• Passage to read:
(begin)

"""k-anonymity / small-cell suppression gate for agent-tool responses.
At the trio-bundle -> agent boundary, row-level queries can surface
equivalence classes (age-band x sex x district x outcome) with very
small sample sizes. A response returning one matched row with all
sensitive attributes visible defeats the whole scrub — the scrub
guarantees de-identification at rest, but k-anon defends against
re-identification at query time.
This module provides two utilities:
* :func:`kanon_check` — given a list of equivalence-class records and
a *k* threshold, returns a :class:`KAnonResult` with ``blocked`` set
when any class has fewer than *k* members.
* :func:`suppress_small_cells` — given aggregate counts, replaces any
count < *k* with the string ``"<5"`` (or equivalent) so the agent
surface never reveals an exact small-cell value.
IRB-grade benchmark anchor: Pillar 1.7 — k-anonymity ≥ 5 enforced on
quasi-identifier combos surfaced to the agent; l-diversity ≥ 2 is a
tracked design gap (see references.rst).
Reference: ICMR 2017 §11.7; NIST SP 800-188 §5.
"""
from __future__ import annotations
import logging
from collections.abc import Iterable, Mapping
from dataclasses import dataclass
from typing import Any
logger = logging.getLogger(__name__)
__all__ = [
"KAnonResult",
"LDiversityResult",
"kanon_check",
"l_diversity_check",
"mask_small_cell",
"suppress_small_cells",
]
_DEFAULT_K = 5
_SUPPRESSED_LABEL = "<5"
[docs]
@dataclass(frozen=True, slots=True)
class KAnonResult:
"""Outcome of a k-anonymity check.
``blocked`` is ``True`` when at least one equivalence class is
smaller than *k*. ``smallest_class_size`` reports the minimum
class size observed (or 0 when no classes were supplied).
``violating_keys`` is a sorted tuple of equivalence-class keys
whose size is below the threshold; each key is a string form of
the quasi-identifier tuple, safe to log.
"""
blocked: bool
smallest_class_size: int
violating_keys: tuple[str, ...]
def _key_to_str(key: tuple[Any, ...]) -> str:
return "|".join("" if v is None else str(v) for v in key)
[docs]
def kanon_check(
rows: Iterable[Mapping[str, Any]],
*,
quasi_identifiers: tuple[str, ...],
k: int = _DEFAULT_K,
) -> KAnonResult:
"""Return a :class:`KAnonResult` for the given rows + quasi-identifiers.
Does NOT mutate *rows*. Counts equivalence classes by the tuple of
quasi-identifier values; any class with size < *k* marks the result
as ``blocked``. An empty input returns ``blocked=False`` with zero
class size — caller decides whether empty is permitted.
"""
if k < 1:
raise ValueError(f"k must be >= 1, got {k}")
if not quasi_identifiers:
raise ValueError("quasi_identifiers must be non-empty")
counts: dict[tuple[Any, ...], int] = {}
for row in rows:
key = tuple(row.get(col) for col in quasi_identifiers)

(end)

• Data lines:
(begin)

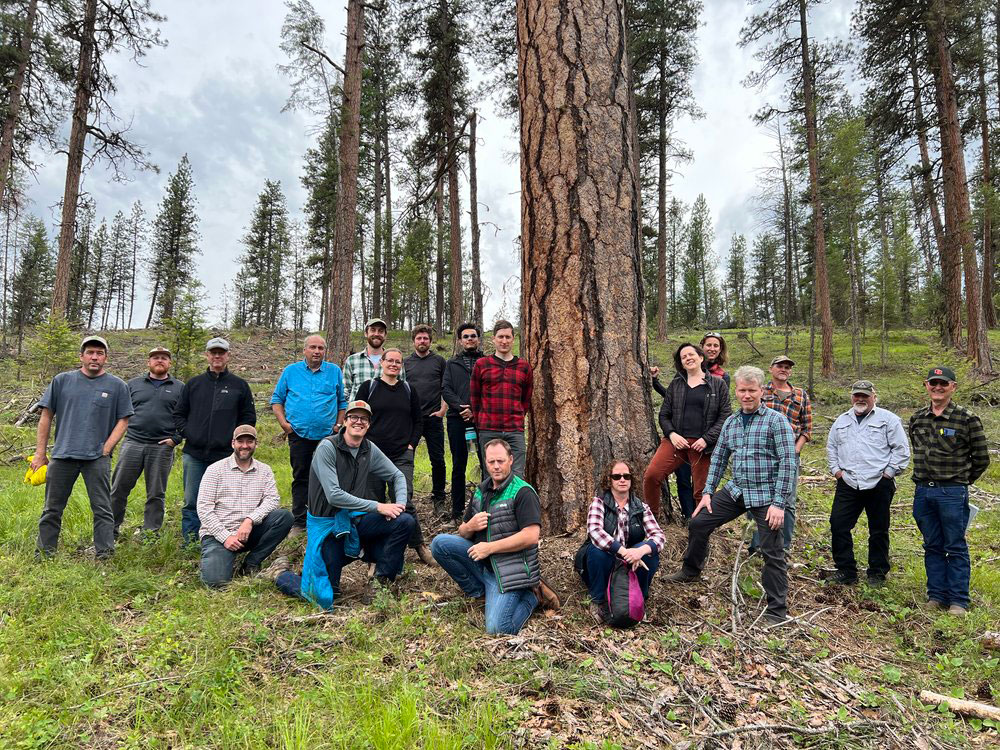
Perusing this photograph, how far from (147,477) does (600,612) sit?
498cm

(end)

• Required tasks:
[A] Swap "logging" for "log_utils" in the k-anonymity module, then write out everything from "from __future__ import" down to "logger = logging.getLogger(__name__)".
[B] Translate this sentence from the k-anonymity module into Spanish: "Counts equivalence classes by the tuple of quasi-identifier values; any class with size < *k* marks the result as ``blocked``."
The material comes from a separate source and is unrelated to the k-anonymity module.

• Outputs:
[A]
from __future__ import annotations
import log_utils
from collections.abc import Iterable, Mapping
from dataclasses import dataclass
from typing import Any
logger = log_utils.getLogger(__name__)

[B] Cuenta las clases de equivalencia según la tupla de valores de los cuasiidentificadores; cualquier clase con un tamaño < *k* marca el resultado como ``blocked``.